- EJERCICIO ESCRITO 1:
Indica si cada afirmación coincide con el texto sobre la imprenta y el poder. Responde sí o no y cita textualmente las palabras que lo deciden. (a) La letra impresa debilita el Antiguo Régimen. (b) En el texto interesa más el papel de los periódicos como mechas incendiarias que el origen de la pólvora. (c) Los leales enciclopédicos tenían pinta de revolucionarios armados.
- EJERCICIO ESCRITO 2:
Reescribe todo lo que va desde "El papel de" hasta "que este aserto." en el texto sobre la imprenta y el poder, sustituyendo "conocimiento" por "saber".

- FRAGMENTO SELECCIONADO:
┄┄┄┄┄┄
Y todo arranca con la imprenta. Retomamos hilo. El poder tal y como lo conocemos en el mundo occidental recibe una primera muesca importante con la imprenta. En apariencia, más allá del cambio estructural que representa en el ámbito religioso, el poder mal que bien aguanta el envite. En realidad, sólo gana algo de tiempo. La letra impresa va debilitando el Antiguo Régimen a golpe de tipo grabado. Esta suerte de tortura malaya se desmadra totalmente en 1789 con la Revolución francesa. Después de resolver los asuntos con Dios, al ciudadano de a pie le toca poner en orden los asuntos mundanos. Y cortan por lo sano.

El papel de los periódicos asociados a los clubes de la revolución está muy documentado. Más que su papel como mechas incendiarias me interesa el origen de esta pólvora. Y ése lo encontramos unas décadas atrás, con los leales enciclopédicos que, si bien no tenían pinta de exacerbados revolucionarios armados, cargaban con la munición más peligrosa: el conocimiento basado en la razón, la razón aplicada al hombre y a la sociedad. No hay nada más revolucionario que este aserto.
┄┄┄┄┄┄
- DATOS DISPONIBLES:
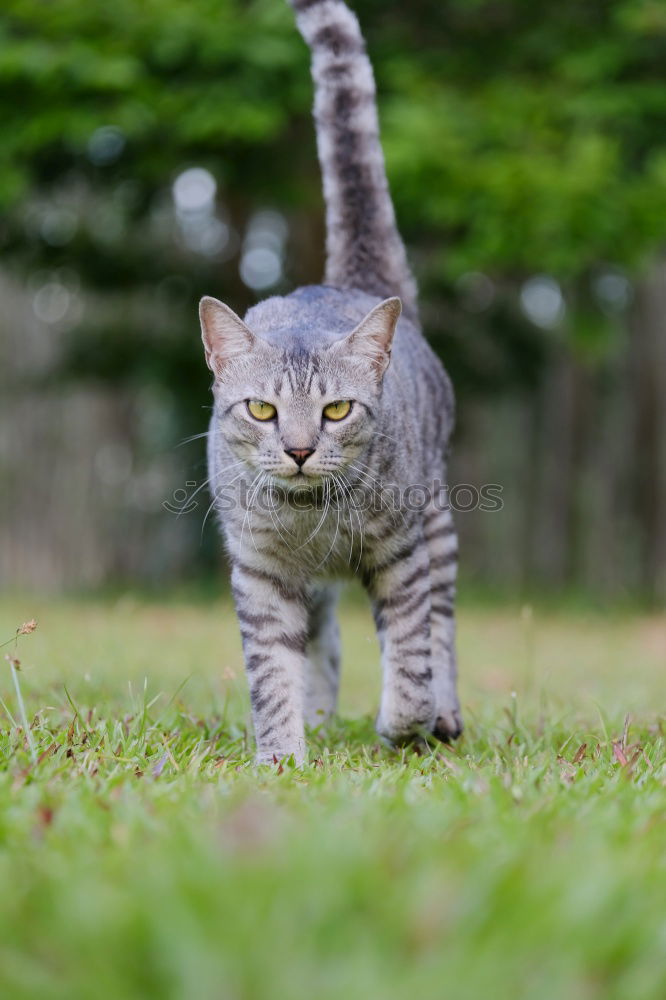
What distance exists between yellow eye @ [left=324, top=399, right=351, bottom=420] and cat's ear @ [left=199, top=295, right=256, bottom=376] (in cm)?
┄┄┄┄┄┄
- RESPUESTA FINAL 1:
(a) Sí: "La letra impresa va debilitando el Antiguo Régimen a golpe de tipo grabado."
(b) No: "Más que su papel como mechas incendiarias me interesa el origen de esta pólvora."
(c) No: "si bien no tenían pinta de exacerbados revolucionarios armados"

- RESPUESTA FINAL 2:
El papel de los periódicos asociados a los clubes de la revolución está muy documentado. Más que su papel como mechas incendiarias me interesa el origen de esta pólvora. Y ése lo encontramos unas décadas atrás, con los leales enciclopédicos que, si bien no tenían pinta de exacerbados revolucionarios armados, cargaban con la munición más peligrosa: el saber basado en la razón, la razón aplicada al hombre y a la sociedad. No hay nada más revolucionario que este aserto.